[The Brethren by H. Rider Haggard]@TWC D-Link book
The Brethren

CHAPTER Twenty: The Luck of the Star of Hassan
1/28


An hour later the captain Abdullah might have been seen walking carelessly towards the tent where the brethren slept.

Also, had there been any who cared to watch, something else might have been seen in that low moonlight, for now the storm and the heavy rain which followed it had passed.

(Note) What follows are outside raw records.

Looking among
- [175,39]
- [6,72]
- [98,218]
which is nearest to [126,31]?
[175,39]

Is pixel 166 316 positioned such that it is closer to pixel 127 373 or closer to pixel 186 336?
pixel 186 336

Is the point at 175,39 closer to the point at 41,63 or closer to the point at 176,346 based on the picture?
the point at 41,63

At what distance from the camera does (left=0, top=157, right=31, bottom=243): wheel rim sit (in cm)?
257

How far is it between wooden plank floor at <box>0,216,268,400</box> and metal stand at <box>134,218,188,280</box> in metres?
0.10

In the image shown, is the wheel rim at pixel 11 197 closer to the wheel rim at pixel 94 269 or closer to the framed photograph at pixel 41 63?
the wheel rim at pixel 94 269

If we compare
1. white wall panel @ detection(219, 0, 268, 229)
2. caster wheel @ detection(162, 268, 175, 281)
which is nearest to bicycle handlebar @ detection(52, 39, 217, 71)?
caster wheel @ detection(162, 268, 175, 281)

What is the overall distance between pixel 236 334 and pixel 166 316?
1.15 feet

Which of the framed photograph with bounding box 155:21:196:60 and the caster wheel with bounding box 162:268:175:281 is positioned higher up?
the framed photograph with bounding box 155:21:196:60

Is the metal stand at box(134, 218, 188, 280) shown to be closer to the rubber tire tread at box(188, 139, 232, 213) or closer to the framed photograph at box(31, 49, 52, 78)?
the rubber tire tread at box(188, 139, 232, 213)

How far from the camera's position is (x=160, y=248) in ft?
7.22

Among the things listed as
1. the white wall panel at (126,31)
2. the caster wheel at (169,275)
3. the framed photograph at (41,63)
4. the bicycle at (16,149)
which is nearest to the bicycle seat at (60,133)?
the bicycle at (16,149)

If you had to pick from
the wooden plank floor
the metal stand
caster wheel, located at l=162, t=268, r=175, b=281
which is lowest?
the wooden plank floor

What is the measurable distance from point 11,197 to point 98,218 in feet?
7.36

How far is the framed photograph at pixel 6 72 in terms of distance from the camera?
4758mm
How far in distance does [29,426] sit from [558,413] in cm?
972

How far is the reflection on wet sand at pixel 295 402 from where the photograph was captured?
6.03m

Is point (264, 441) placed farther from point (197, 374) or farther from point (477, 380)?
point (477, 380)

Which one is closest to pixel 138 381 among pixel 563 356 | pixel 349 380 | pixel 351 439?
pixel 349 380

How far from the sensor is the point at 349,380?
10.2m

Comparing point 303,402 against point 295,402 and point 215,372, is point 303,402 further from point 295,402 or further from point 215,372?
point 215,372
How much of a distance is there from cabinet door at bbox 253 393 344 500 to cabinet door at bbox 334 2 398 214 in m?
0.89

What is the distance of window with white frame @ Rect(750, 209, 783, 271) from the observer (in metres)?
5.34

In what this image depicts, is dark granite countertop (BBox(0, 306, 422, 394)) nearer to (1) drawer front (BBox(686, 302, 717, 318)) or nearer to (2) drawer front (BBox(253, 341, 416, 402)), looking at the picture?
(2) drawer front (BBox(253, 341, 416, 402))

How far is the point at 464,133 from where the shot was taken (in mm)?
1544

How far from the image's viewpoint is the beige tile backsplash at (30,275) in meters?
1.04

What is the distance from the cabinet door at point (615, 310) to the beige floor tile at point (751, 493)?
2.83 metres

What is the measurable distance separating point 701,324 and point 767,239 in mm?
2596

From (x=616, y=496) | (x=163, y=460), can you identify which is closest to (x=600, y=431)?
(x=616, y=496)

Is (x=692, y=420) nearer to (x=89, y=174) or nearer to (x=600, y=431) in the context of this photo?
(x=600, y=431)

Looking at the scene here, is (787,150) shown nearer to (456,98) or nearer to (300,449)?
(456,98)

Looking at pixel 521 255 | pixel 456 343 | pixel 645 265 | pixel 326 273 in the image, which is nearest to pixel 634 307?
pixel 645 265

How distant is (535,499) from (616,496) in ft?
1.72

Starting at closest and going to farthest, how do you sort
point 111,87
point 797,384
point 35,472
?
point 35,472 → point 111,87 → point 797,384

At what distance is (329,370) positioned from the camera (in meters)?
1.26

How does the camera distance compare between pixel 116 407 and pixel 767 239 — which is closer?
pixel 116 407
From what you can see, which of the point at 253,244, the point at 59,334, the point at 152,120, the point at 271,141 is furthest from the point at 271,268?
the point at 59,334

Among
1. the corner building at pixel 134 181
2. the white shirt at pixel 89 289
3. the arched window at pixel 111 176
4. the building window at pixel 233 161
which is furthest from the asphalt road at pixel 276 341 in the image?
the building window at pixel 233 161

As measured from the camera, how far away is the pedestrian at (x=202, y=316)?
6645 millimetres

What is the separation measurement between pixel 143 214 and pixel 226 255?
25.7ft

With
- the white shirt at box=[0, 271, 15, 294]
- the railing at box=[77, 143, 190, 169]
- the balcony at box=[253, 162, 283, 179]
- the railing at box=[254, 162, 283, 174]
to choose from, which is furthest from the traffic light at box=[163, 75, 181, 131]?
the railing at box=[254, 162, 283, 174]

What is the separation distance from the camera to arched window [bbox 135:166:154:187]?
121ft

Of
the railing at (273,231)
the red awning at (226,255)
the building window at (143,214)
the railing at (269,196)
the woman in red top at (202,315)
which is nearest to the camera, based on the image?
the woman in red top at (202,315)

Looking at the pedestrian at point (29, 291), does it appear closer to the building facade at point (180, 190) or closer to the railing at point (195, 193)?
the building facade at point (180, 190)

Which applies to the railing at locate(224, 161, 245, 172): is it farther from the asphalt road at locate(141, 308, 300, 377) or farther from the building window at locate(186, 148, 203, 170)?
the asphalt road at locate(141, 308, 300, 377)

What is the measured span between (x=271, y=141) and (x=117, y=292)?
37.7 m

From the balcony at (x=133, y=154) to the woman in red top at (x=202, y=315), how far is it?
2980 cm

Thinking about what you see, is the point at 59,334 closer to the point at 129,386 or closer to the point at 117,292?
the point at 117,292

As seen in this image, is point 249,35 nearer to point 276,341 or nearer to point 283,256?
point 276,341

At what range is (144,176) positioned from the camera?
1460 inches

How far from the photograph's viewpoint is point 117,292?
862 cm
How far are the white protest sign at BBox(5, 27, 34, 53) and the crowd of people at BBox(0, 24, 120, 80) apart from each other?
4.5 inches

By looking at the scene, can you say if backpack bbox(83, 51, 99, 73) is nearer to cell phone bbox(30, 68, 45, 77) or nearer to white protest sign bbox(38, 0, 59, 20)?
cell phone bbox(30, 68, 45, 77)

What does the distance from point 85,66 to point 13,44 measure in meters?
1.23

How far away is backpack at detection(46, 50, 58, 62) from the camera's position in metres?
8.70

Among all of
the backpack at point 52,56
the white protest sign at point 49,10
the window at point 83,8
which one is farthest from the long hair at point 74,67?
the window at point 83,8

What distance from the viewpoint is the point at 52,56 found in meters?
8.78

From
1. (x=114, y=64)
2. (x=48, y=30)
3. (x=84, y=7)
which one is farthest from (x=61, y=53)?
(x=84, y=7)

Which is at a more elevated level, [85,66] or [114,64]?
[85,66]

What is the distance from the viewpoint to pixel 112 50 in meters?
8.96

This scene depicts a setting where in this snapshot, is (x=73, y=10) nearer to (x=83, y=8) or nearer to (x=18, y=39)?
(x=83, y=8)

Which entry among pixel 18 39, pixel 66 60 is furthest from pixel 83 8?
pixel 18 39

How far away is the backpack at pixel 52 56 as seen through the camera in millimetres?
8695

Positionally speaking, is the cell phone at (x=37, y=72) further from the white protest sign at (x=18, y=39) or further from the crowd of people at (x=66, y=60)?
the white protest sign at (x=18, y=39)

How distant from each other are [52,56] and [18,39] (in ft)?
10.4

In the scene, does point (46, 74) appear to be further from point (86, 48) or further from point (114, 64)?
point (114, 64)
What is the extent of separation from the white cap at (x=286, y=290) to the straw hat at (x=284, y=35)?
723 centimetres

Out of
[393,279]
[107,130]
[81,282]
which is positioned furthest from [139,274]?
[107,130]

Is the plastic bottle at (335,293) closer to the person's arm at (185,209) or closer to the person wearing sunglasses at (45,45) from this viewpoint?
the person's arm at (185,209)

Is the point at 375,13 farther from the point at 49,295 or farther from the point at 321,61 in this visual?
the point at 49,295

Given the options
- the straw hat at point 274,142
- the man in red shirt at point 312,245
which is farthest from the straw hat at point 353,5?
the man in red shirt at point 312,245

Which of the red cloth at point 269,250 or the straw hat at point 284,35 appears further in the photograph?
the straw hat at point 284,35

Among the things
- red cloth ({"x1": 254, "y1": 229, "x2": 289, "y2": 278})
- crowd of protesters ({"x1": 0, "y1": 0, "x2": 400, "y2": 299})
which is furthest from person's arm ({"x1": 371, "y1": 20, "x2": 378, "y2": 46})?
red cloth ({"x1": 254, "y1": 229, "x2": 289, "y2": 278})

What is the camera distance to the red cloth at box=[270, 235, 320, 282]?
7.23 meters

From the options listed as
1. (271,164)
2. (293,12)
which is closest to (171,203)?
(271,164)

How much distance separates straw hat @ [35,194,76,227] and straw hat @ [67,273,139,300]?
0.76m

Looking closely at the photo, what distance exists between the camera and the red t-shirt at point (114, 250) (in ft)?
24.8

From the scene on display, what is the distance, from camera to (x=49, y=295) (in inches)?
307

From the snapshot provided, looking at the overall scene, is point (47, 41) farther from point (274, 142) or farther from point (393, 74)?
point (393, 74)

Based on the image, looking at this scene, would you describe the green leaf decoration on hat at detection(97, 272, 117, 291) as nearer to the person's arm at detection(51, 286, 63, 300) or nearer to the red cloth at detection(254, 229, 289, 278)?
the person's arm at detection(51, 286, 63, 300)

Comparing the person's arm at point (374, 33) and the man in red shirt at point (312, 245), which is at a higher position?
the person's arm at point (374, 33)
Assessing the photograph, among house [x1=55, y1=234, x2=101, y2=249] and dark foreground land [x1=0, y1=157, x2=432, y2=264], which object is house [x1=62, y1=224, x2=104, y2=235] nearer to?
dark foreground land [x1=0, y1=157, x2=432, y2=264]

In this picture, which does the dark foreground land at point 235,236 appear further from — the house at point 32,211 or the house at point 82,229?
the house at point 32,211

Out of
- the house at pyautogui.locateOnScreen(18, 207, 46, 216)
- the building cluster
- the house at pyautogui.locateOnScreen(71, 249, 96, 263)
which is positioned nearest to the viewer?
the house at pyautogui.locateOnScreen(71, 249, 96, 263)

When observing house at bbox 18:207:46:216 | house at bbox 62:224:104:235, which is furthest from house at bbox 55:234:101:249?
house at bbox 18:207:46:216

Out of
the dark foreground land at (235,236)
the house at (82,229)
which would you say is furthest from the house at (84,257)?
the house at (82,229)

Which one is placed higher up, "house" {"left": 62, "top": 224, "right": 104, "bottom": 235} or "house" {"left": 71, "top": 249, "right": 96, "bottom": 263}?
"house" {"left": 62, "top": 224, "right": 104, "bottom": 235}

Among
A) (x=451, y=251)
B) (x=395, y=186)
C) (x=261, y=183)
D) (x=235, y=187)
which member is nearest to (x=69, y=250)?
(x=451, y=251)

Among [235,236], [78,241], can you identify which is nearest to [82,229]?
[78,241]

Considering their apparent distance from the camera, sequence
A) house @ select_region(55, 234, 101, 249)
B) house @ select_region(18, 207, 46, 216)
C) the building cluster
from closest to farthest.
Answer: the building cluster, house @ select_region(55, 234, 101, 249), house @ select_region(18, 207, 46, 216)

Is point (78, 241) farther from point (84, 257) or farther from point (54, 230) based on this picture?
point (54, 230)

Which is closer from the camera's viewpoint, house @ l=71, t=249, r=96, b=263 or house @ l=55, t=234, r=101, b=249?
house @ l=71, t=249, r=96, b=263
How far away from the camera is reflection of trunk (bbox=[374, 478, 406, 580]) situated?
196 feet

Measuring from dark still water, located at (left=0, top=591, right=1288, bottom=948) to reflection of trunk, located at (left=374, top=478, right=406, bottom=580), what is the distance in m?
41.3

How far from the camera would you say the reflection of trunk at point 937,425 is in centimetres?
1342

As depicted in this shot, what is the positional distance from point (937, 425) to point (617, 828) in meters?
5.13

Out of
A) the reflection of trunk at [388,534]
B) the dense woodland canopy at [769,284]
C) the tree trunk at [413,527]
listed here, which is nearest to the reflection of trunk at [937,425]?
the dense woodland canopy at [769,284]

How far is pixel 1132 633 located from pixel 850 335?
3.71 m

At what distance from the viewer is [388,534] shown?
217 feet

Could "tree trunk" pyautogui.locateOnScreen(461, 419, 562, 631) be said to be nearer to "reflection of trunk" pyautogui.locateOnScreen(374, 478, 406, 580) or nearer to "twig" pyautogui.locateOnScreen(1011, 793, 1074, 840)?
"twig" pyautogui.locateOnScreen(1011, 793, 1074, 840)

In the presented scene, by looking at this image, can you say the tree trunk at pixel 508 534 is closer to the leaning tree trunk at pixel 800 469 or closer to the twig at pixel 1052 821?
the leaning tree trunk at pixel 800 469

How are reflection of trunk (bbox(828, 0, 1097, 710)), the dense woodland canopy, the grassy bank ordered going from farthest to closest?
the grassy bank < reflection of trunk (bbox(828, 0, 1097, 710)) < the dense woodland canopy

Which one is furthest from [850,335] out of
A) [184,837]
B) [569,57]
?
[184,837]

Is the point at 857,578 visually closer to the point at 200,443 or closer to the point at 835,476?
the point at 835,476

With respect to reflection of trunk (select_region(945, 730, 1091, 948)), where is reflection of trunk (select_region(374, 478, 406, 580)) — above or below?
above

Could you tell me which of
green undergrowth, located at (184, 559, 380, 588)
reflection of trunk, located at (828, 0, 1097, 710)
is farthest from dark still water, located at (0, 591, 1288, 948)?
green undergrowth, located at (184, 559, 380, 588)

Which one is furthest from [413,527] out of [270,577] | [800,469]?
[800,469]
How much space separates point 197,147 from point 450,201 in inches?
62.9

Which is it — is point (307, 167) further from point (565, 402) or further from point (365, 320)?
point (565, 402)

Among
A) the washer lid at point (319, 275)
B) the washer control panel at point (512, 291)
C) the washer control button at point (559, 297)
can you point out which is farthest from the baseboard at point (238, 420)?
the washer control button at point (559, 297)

Namely, the fat shape of the eunuch Mesrour, slipping after him wrapped in a dark camel-hair cloak, such as was commonly worn by camp followers, and taking shelter cunningly behind every rock and shrub and rise of the ground.
Hidden among some picketed dromedaries, he saw Abdullah enter the tent of the brethren, then, waiting till a cloud crossed the moon, Mesrour ran to it unseen, and throwing himself down on its shadowed side, lay there like a drunken man, and listened with all his ears.

But the thick canvas was heavy with wet, nor would the ropes and the trench that was dug around permit him, who did not love to lie in the water, to place his head against it.

Also, those within spoke low, and he could only hear single words, such as "garden," "the star," "princess." So important did these seem to him, however, that at length Mesrour crept under the cords, and although he shuddered at its cold, drew his body into the trench of water, and with the sharp point of his knife cut a little slit in the taut canvas.